### Goal of the exercise
Copy out everything from the start of the data down to the line containing "33219 millimetres", keeping every line unchanged.

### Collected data
+ + + + +
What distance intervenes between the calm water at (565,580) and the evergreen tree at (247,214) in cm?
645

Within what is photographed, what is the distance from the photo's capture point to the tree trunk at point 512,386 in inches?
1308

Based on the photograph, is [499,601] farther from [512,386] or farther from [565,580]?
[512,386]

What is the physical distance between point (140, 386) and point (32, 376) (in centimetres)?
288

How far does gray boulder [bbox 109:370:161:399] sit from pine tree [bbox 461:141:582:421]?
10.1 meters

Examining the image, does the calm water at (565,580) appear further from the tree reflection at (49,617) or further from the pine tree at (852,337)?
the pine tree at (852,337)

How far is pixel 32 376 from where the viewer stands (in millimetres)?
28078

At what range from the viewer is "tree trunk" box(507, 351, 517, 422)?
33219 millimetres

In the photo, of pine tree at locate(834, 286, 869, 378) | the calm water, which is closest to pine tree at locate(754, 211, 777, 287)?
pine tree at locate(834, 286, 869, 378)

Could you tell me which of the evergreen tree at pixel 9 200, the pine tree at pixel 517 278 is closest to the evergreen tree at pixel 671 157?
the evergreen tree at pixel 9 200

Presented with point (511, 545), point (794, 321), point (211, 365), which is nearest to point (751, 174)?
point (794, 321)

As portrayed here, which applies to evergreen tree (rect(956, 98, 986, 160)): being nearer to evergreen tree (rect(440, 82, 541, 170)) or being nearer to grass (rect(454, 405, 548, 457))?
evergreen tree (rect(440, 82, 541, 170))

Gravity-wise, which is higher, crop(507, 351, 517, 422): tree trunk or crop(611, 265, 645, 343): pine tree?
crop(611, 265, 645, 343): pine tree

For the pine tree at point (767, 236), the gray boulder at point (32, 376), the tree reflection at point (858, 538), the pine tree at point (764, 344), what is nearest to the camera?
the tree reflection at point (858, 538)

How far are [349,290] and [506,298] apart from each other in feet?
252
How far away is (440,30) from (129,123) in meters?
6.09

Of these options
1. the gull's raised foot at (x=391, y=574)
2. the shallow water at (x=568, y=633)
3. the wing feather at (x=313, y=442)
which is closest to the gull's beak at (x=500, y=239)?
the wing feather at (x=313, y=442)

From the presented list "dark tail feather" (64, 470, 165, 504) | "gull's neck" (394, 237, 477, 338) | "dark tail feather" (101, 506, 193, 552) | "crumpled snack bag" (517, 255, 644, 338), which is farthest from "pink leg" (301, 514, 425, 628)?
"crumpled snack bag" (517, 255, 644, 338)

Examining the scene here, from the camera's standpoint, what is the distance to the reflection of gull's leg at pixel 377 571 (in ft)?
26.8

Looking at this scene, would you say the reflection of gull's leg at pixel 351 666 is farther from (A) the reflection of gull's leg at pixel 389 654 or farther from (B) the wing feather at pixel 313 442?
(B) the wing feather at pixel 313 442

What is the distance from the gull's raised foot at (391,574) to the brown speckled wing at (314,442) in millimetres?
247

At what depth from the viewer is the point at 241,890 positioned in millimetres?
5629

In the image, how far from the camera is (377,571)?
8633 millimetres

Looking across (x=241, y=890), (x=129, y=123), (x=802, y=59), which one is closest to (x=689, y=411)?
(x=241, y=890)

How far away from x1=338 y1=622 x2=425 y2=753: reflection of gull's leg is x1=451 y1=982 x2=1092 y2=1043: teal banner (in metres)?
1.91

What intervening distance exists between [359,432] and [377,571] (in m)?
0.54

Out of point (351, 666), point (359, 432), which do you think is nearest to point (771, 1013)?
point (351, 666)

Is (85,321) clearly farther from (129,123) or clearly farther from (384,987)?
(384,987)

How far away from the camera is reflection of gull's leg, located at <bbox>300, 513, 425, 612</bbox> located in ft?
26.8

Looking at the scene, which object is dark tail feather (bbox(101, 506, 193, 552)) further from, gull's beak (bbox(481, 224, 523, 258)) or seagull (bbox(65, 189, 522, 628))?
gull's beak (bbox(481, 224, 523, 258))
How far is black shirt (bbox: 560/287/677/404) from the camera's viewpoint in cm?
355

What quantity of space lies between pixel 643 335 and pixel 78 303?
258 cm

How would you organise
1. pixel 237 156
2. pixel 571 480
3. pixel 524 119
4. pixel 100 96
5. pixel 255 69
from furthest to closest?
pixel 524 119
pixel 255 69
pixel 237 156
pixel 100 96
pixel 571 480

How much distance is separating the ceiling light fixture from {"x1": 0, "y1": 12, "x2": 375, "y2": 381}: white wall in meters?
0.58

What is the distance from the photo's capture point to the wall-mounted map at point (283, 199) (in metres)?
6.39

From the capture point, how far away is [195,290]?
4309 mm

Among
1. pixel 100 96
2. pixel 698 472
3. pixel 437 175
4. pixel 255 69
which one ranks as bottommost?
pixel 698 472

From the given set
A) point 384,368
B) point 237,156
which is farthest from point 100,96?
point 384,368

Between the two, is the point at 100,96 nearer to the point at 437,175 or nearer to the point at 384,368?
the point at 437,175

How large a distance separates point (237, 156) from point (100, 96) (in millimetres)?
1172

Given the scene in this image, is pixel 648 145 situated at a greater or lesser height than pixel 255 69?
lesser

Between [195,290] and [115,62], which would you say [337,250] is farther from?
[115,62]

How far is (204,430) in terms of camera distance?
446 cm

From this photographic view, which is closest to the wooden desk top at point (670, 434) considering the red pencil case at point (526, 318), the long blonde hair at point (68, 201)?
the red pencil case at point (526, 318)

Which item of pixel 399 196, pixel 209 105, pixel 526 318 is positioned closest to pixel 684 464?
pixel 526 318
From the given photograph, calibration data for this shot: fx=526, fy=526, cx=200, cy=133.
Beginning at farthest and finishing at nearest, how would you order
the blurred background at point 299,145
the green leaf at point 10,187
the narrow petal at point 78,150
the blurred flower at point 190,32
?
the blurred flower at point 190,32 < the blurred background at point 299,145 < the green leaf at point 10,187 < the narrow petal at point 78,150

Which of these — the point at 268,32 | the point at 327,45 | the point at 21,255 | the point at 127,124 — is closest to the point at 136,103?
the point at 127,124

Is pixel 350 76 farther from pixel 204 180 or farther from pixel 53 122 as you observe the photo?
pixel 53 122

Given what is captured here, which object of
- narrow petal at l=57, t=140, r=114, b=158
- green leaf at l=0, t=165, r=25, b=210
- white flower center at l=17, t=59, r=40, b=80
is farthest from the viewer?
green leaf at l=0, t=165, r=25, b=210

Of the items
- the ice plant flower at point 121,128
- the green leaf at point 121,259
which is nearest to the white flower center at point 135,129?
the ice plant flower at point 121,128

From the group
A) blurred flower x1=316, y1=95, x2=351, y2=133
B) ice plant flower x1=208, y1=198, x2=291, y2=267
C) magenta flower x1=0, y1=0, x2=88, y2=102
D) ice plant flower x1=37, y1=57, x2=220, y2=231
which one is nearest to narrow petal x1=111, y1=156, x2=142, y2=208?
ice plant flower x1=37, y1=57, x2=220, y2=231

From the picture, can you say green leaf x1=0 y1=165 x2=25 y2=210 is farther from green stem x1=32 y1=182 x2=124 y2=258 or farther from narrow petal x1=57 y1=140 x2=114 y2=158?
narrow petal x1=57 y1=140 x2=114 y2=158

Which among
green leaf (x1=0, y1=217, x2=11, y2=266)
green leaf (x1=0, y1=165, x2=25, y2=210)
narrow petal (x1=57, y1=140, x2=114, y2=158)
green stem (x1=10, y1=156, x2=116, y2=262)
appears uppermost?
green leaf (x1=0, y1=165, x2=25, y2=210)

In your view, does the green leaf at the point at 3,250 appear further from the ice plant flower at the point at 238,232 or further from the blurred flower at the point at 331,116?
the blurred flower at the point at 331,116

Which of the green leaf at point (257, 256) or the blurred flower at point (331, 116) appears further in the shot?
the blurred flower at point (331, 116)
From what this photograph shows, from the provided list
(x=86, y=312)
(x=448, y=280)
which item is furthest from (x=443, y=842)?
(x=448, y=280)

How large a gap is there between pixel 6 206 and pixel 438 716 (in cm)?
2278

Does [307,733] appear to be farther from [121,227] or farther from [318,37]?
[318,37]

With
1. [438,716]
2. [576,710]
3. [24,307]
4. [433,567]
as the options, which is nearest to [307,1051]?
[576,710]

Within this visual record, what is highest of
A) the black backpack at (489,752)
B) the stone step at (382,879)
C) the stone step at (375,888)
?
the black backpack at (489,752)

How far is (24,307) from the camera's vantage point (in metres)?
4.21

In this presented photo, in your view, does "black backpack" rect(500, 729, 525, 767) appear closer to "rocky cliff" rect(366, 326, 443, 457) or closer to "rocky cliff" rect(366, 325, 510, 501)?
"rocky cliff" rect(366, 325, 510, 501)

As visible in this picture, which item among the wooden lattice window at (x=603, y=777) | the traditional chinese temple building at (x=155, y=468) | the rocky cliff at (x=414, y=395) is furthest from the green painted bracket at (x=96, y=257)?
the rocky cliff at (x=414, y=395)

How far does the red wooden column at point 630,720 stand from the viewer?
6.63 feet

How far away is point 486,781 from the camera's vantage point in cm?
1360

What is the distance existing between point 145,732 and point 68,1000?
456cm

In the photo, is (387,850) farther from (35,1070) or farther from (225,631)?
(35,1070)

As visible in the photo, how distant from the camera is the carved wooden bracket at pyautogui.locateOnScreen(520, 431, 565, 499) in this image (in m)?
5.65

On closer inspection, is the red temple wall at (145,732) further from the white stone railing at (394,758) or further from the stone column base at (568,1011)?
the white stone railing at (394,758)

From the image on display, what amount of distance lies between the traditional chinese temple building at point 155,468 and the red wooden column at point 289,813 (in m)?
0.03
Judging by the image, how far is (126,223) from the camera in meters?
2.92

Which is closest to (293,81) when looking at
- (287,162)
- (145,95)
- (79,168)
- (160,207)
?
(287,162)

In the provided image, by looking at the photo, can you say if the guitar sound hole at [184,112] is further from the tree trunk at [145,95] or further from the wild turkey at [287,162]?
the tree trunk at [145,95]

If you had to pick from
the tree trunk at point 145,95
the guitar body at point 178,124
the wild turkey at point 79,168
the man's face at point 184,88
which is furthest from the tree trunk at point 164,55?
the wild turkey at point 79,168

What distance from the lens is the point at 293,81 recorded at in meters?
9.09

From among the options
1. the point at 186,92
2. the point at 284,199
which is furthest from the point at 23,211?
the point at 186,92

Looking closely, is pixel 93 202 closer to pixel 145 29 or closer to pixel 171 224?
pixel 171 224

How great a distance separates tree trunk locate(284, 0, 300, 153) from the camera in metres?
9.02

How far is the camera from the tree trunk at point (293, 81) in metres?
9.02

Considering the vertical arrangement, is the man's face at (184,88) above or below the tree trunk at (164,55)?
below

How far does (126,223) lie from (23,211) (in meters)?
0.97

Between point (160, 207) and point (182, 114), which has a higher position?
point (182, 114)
+ + + + +
### Exercise response
What distance intervenes between the calm water at (565,580) and the evergreen tree at (247,214) in cm?
645

Within what is photographed, what is the distance from the photo's capture point to the tree trunk at point 512,386 in inches?
1308

Based on the photograph, is [499,601] farther from [512,386] or farther from [565,580]?
[512,386]

What is the physical distance between point (140, 386) and point (32, 376) (in centimetres)?
288

How far does gray boulder [bbox 109:370:161:399] sit from pine tree [bbox 461:141:582:421]?
10.1 meters

Examining the image, does the calm water at (565,580) appear further from the tree reflection at (49,617) or further from the pine tree at (852,337)?
the pine tree at (852,337)

How far is pixel 32 376 from where the viewer stands (in millimetres)?
28078

At what range from the viewer is "tree trunk" box(507, 351, 517, 422)?
33219 millimetres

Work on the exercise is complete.